Faut-il y voir le résultat d’une stratégie américaine délibérée ? La tentation est grande de le croire. Après tout, Washington n’a cessé, ces dernières années, de contester l’influence de l’OPEP, tant sur le plan diplomatique que par le développement de sa propre production. Mais la réalité est sans doute plus simple, et plus brutale. Ce sont les intérêts nationaux des producteurs eux-mêmes qui fissurent le cartel. Les Émirats ne quittent pas l’OPEP pour faire plaisir aux États-Unis. Ils le font parce que l’OPEP ne correspond plus à leurs besoins.

Reste que le symbole est puissant. L’OPEP, longtemps perçue comme un acteur structurant du système énergétique mondial, apparaît aujourd’hui comme une organisation en perte de cohésion. Elle continue d’exister, bien sûr, notamment à travers le format élargi de l’OPEP+, qui inclut la Russie. Mais son autorité est contestée, et sa capacité à imposer une discipline collective s’érode.

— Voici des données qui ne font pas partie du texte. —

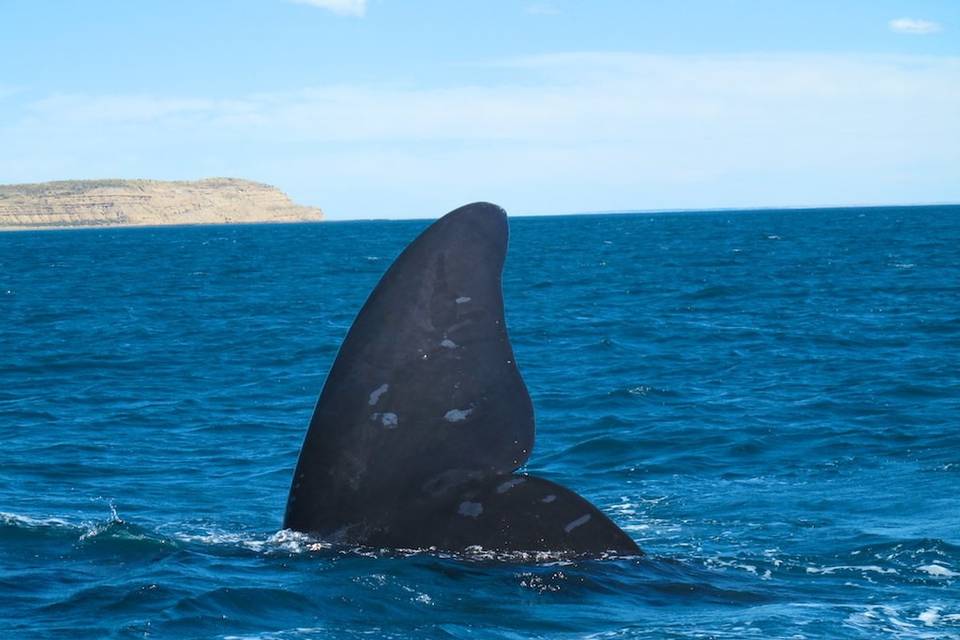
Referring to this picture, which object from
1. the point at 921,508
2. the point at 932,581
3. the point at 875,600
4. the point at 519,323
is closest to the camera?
the point at 875,600

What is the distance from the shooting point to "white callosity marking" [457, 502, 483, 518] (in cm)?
650

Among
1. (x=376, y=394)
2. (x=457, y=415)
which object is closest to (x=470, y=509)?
(x=457, y=415)

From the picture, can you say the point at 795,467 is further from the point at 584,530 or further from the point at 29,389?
the point at 29,389

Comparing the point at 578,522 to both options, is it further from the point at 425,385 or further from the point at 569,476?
the point at 569,476

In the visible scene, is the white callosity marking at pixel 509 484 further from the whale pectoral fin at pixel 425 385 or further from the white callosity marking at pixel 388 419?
the white callosity marking at pixel 388 419

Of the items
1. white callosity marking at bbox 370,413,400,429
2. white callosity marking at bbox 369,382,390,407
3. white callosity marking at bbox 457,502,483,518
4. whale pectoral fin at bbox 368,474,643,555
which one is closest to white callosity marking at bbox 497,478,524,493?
whale pectoral fin at bbox 368,474,643,555

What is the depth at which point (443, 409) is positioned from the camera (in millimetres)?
6500

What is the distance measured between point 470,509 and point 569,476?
253 inches

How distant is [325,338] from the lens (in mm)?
27844

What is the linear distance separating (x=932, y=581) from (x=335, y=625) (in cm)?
396

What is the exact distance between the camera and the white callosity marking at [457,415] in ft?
21.3

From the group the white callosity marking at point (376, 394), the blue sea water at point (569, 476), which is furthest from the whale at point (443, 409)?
the blue sea water at point (569, 476)

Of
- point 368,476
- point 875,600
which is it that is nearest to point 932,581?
point 875,600

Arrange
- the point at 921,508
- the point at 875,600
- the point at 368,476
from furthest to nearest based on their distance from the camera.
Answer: the point at 921,508 < the point at 875,600 < the point at 368,476
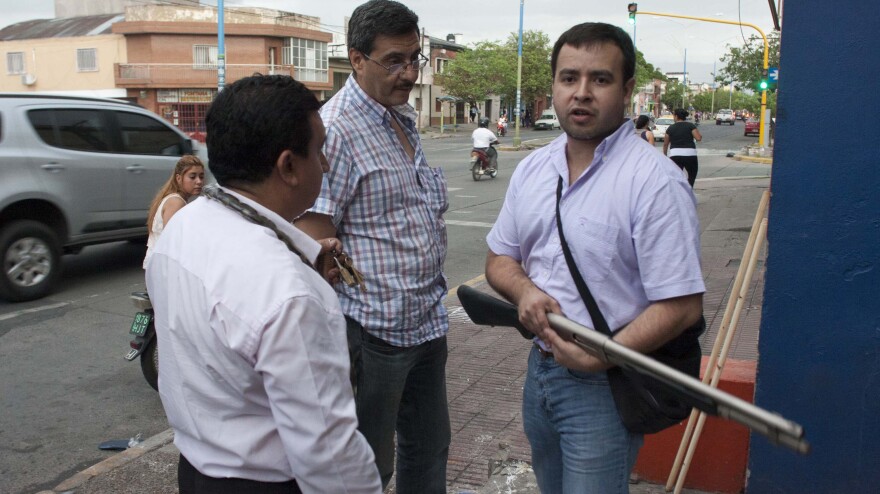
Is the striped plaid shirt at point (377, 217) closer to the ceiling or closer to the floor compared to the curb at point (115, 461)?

Au fond, le retrait des Émirats dit quelque chose de plus large sur l’état du monde énergétique. Nous ne sommes plus dans un système dominé par quelques acteurs capables de contrôler l’offre. Nous entrons dans une configuration plus fragmentée, plus concurrentielle, où chacun joue sa propre partition. Dans ce nouveau paysage, la coopération cède le pas à la stratégie individuelle.

Pour l’Arabie saoudite, c’est un avertissement. Pour les États-Unis, une opportunité. Pour le reste du monde, une incertitude de plus. Et pour l’OPEP, peut-être le début d’une lente marginalisation.